→ Texto proporcionado
El cierre de la emblemática industria calcográfica y la transferencia de funciones a entidades externas generan problemas en la calidad y seguridad de pasaportes, patentes y billetes en Argentina.
La interrupción de las operaciones en la Casa de Moneda argentina ha provocado un impacto negativo en la fabricación de documentos esenciales como pasaportes, patentes y billetes. La pérdida del control sobre una de las industrias calcográficas más avanzadas del continente responde a un proceso de desguace que inició en 2023, bajo un plan que ha reducido la capacidad productiva estatal y movido las funciones a empresas y entes externos, en muchos casos con menor nivel tecnológico.
Desde la implementación de medidas para externalizar la producción, se han registrado serias fallas relacionadas con la calidad y seguridad de los productos. La tinta utilizada en los pasaportes, por ejemplo, ha presentado problemas inéditos, poniendo en duda la integridad de estos documentos y generando un escándalo internacional. Además, el stock de chapas patentes para vehículos presenta déficits, a pesar de que la tecnología para su fabricación en la Casa de Moneda sigue siendo de las más eficientes del mercado global, con maquinaria importada que actualmente permanece inoperativa en un sótano de Retiro.

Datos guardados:
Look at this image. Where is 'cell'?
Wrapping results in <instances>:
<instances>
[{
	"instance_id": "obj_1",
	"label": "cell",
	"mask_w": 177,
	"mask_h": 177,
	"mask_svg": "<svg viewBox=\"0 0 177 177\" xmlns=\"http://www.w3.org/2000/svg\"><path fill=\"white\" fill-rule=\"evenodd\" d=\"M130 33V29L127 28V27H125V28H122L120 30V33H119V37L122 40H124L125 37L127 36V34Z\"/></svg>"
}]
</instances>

→ Para hacer
a) Según el texto sobre la Casa de Moneda, ¿en qué año comenzó el proceso de desguace?
b) Convierte en una lista breve el párrafo del texto sobre la Casa de Moneda que empieza con "Desde la implementación de medidas", sin perder sus datos principales.
c) Indica si cada afirmación coincide con el texto sobre la Casa de Moneda y responde sí o no, citando las palabras del texto que lo deciden: (i) La Casa de Moneda tenía una de las industrias calcográficas más avanzadas del continente. (ii) Las empresas y entes externos siempre tienen mejor tecnología que la Casa de Moneda. (iii) La maquinaria importada para fabricar patentes está funcionando.
Los registros no hacen falta para resolver nada de esto.

→ Respuestas del ejercicio
a) En 2023.

b)
- Desde que se externalizó la producción, hubo fallas graves de calidad y seguridad.
- La tinta de los pasaportes tuvo problemas nunca vistos, que pusieron en duda su integridad y causaron un escándalo internacional.
- Faltan chapas patentes para vehículos, aunque la tecnología de la Casa de Moneda para fabricarlas sigue entre las más eficientes del mundo.
- La maquinaria importada para hacerlas está parada en un sótano de Retiro.

c)
(i) Sí: "una de las industrias calcográficas más avanzadas del continente".
(ii) No: "en muchos casos con menor nivel tecnológico".
(iii) No: "permanece inoperativa en un sótano de Retiro".